Serco allegedly overcharged British taxpayers on its government contract for the electronic tagging of criminalsReuters

Serco shares were in free-fall after the scandal-struck outsourcing giant issued a big profit warning.

The firm is being investigated by the Serious Fraud Office (SFO) over its electronic tagging contract with the UK's justice ministry. It was accused of charging taxpayers for work that was not carried out.

Profits would be as much as 20% below market expectations for 2013, said Serco. Its share price plunged by more than 15% on the news.

This is because of costs relating to a "corporate renewal" programme to refresh its organisation's culture, structure and processes in the wake of the electronic tagging scandal.

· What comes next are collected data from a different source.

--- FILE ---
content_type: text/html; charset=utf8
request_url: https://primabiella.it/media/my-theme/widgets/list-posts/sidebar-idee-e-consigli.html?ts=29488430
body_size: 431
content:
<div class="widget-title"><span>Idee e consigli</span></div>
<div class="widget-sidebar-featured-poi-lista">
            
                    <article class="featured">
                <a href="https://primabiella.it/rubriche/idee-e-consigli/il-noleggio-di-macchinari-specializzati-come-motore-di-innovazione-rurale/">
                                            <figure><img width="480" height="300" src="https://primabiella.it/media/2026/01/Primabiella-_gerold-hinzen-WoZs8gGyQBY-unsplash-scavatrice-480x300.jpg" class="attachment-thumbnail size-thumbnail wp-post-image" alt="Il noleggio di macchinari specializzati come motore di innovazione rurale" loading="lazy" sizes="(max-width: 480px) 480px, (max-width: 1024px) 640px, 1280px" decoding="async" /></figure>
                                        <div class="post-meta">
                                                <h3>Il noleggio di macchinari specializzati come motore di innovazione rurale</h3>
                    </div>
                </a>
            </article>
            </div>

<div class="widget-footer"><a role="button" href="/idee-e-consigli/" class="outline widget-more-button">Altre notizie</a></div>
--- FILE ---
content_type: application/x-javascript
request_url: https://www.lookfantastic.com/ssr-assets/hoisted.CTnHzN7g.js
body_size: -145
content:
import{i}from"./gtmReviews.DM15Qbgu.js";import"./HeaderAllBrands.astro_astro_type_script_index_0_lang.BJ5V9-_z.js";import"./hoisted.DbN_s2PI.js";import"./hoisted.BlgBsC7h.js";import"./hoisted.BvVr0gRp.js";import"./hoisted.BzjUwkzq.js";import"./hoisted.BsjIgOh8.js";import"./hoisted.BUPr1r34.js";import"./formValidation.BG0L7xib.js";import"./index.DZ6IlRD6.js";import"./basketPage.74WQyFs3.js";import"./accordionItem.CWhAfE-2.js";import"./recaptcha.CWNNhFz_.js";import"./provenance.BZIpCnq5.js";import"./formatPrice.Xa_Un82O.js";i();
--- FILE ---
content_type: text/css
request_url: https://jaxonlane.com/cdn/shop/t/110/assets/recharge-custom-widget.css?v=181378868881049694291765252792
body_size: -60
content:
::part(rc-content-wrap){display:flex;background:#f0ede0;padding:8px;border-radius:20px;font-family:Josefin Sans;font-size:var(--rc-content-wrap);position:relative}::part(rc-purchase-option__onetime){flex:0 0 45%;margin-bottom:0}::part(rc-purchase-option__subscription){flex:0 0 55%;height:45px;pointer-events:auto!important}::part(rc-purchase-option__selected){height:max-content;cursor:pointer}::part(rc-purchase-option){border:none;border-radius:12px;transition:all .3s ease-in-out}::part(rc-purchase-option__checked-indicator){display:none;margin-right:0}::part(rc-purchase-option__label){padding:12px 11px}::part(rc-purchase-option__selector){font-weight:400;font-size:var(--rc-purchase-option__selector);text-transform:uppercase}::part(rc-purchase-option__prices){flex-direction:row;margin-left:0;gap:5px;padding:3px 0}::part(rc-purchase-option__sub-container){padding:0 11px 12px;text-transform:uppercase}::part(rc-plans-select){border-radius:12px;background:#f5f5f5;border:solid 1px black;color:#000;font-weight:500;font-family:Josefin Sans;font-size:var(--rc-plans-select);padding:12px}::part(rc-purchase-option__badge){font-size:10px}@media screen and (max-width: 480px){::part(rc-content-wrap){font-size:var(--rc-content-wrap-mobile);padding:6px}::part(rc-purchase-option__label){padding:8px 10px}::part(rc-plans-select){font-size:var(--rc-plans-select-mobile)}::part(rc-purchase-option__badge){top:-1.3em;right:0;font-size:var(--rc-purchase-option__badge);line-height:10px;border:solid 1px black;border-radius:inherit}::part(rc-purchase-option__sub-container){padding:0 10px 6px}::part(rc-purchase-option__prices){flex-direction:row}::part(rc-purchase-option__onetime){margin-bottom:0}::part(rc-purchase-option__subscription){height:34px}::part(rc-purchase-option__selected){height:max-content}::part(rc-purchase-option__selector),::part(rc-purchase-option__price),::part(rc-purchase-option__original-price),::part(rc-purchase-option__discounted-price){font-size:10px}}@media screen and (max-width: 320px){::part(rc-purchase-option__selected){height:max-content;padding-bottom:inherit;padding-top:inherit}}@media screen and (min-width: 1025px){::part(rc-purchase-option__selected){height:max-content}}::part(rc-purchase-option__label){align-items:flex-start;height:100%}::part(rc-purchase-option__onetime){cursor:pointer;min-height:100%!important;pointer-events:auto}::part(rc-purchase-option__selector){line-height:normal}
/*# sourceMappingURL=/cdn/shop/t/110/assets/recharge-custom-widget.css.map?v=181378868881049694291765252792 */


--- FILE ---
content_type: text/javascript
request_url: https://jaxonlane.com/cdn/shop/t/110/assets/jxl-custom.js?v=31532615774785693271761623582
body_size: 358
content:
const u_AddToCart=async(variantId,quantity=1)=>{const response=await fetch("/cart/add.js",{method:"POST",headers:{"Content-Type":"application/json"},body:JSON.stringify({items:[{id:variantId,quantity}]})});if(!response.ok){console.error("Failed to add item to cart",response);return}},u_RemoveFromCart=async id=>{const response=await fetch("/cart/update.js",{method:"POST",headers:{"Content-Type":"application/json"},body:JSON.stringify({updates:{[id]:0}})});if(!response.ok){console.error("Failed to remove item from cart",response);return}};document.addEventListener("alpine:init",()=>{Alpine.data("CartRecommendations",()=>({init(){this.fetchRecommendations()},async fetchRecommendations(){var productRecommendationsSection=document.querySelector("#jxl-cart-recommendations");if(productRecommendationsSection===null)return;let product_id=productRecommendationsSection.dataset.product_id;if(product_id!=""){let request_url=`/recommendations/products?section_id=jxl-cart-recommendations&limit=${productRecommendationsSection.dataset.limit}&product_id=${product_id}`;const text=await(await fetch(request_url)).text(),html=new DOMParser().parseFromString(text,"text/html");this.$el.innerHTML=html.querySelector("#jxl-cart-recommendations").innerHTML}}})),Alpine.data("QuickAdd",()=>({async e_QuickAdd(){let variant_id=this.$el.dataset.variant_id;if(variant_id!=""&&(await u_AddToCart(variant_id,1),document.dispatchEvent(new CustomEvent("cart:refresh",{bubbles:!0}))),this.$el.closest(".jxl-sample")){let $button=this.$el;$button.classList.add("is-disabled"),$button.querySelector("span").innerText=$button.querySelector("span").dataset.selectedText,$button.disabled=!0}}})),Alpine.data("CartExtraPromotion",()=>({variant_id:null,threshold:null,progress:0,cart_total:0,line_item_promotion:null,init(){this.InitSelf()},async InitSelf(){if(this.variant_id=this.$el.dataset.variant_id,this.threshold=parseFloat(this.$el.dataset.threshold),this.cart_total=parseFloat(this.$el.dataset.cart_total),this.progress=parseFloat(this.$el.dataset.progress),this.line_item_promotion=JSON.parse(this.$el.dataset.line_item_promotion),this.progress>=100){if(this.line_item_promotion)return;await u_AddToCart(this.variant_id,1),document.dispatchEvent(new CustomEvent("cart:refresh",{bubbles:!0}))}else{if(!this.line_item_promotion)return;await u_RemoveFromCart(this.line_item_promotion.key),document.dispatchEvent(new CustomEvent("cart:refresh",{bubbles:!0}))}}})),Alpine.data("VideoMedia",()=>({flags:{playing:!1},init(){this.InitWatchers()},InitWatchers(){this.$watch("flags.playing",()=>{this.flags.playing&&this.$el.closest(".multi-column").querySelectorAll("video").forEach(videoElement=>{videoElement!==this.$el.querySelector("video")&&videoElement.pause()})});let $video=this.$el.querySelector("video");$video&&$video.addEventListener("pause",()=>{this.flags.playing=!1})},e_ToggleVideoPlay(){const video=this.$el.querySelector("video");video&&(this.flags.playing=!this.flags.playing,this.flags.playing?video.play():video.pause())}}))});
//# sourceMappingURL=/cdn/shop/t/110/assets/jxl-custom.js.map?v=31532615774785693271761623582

Serco has also been affected by a drop in new work because of a temporary embargo on UK government contracts, which has now been lifted.

"The significant steps we are taking demonstrate our commitment to rebuilding the confidence of our UK government customer and ensuring that the issues that emerged last year will not reoccur," said Ed Casey, Serco's acting chief executive.

"We are pleased that our progress has been recognised by the positive assessment of our corporate renewal plan, and we believe that Serco can now be considered on an equal basis to other suppliers for current bids, rebids and extensions, such as the Northern Rail franchise extension and the Defence Infrastructure Organisation (DIO) opportunity.

"We have been through a very difficult period since July of last year, which has had a major impact on Serco: reducing near-term growth, diverting management focus, and adding costs to strengthen the business. We are now able to assess more clearly the adverse impact that continues into 2014."

In December it agreed to pay back the Ministry of Justice £68.5m on its electronic tagging contract.

The firm lost its chief executive Chris Hyman in October when he quit amid poor first half results and the SFO probe.

"I have always put the interests of Serco first. At this time, nothing is more important to me than rebuilding the relationship with our UK government customer," said Hyman in a statement announcing his resignation.

"In recent weeks it has become clear to me that the best way for the company to move forward is for me to step back."

Serco rival G4S is also under investigation by the SFO over its electronic tagging contract with the government.